You can also use global tables in DynamoDB to deploy a multi-region multi-master database. This spreads the changes across several tables. Since the data is distributed in different regions, minimizes the risk of data loss.
#9. Use multi-factor authentication
Needless to say, you should keep your root passwords and credentials secure and hidden from non-authorized users, even disabling the programmatic keys once they are used, to prevent internal threats. Setting a multi-factor authentication solution can ensure the administrator and programmatic privileges don’t fall in malicious hands.
#10. Consider a third-party Disaster Recovery-as-a-Service (DRaaS)
While it may be tempting to implement all steps of a disaster recovery plan in-house, smaller companies lacking a dedicated IT team find it easier to use a third-party solution.

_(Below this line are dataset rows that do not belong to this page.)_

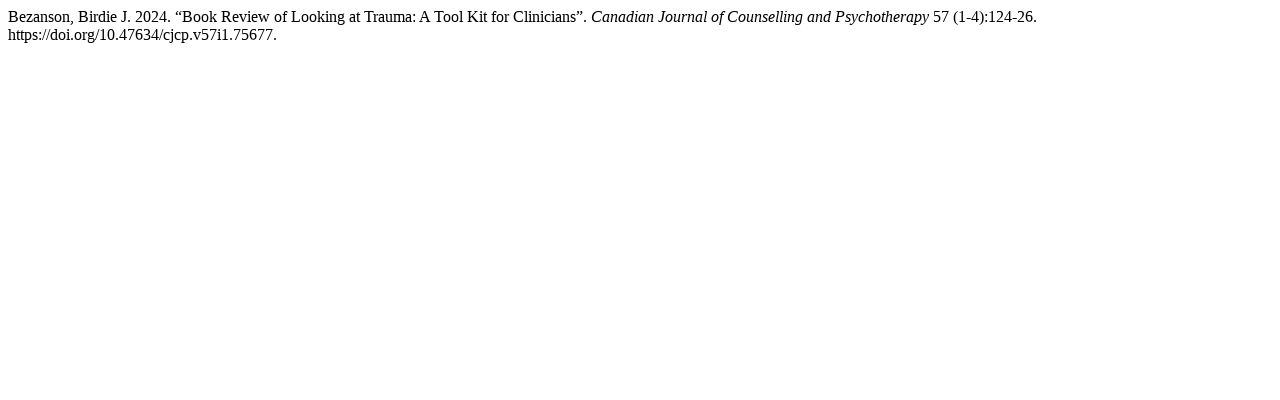

--- FILE ---
content_type: text/html; charset=UTF-8
request_url: https://cjc-rcc.ucalgary.ca/citationstylelanguage/get/chicago-author-date?submissionId=75677&publicationId=35664
body_size: 286
content:
<div class="csl-bib-body">
  <div class="csl-entry">Bezanson, Birdie J. 2024. “Book Review of Looking at Trauma: A Tool Kit for Clinicians”. <i>Canadian Journal of Counselling and Psychotherapy</i> 57 (1-4):124-26. https://doi.org/10.47634/cjcp.v57i1.75677.</div>
</div>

Disaster recovery-as-service companies help organizations to develop, implement and maintain their DRPs, enabling them to focus on growing their businesses.
AWS Disaster Recovery Options
Let’s say you migrated to the cloud using the rehosting method and you use EC2 instances for your application. There are several ways to begin leveraging AWS functions to develop a DR plan:
- EC2 EBS snapshots — allow you to make incremental backups of an EBS volume.
- EC2 AMIs — works similarly to an EBS snapshot, contains metadata for the EC2 instance, and allows the entire EC2 instance to be restored.
- Lambda — a serverless product that allows you to run code outside the application environment and at the same time access the AWS resources. You can use Lambda to automate tasks such as EBS snapshots.
Developing and implementing a disaster recovery plan for AWS requires a certain degree of ingenuity, since AWS does not offer its own DR solution. However, the platform enables users to build a customized DR solution by repurposing some of the platform’s features and tools. In this article, I’ve aimed to give you some tips and tools to develop your own disaster recovery plan leveraging AWS environment.